The Irish in Europe

A generation later, St Columbanus, inspired by St Colm Cille’s example, travelled across Europe, founding monasteries as he went. The last of these was erected in Bobbio, northern Italy, in AD 613.

Thus, even as the pagan tribes of northern Europe were still rampaging across the continent, the Christianity, learning and Latin-based literacy that had been nurtured in the relative peace and tranquility of Ireland was replanted among the ruins of the Roman Empire.

Not only did the Irish import books and copy them in their monasteries, but they took them with them wherever they went. An important library was established at Bobbio soon after the monastery was founded by Columbanus and, because of this two-way traffic in manuscripts, some very important early Irish texts and historical documents, which would probably have been lost had they remained in Ireland, have survived in continental libraries.

Columbanus was the founder of several European monasteries. He had left Ireland, at the invitation of King Childebert of Burgundy, to establish a monastery at Annegray. He also founded monasteries at Luxovium (Luxeuil) and at Fountaines. He left Burgundy to preach to the Allemani of Switzerland.

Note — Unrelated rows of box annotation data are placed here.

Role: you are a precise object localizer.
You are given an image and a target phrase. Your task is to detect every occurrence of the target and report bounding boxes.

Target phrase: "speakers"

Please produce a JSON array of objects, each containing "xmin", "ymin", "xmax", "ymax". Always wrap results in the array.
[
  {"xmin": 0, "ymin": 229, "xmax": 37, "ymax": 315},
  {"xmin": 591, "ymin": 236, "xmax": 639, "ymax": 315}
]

His monasteries were known for the strictness of their rules (which the Benedictines later ameliorated) and their emphasis on corporal punishment. In addition to his rule for monks, Columbanus wrote a penitence and poems.

The network of Irish-founded monasteries in mainland Europe meant that Ireland could no longer be regarded as an isolated and uncivilised island on the edge of the known world, as it had appeared to the Romans. The European dimension would remain significant for the next 1,000 years and would become particularly important again in the sixteenth centuries, when Irish society and civilisation faced its greatest challenges.

Image: Book of Kells, Madonna and Child miniature folio 7 verso is the oldest image of the Madonna in Western manuscript art.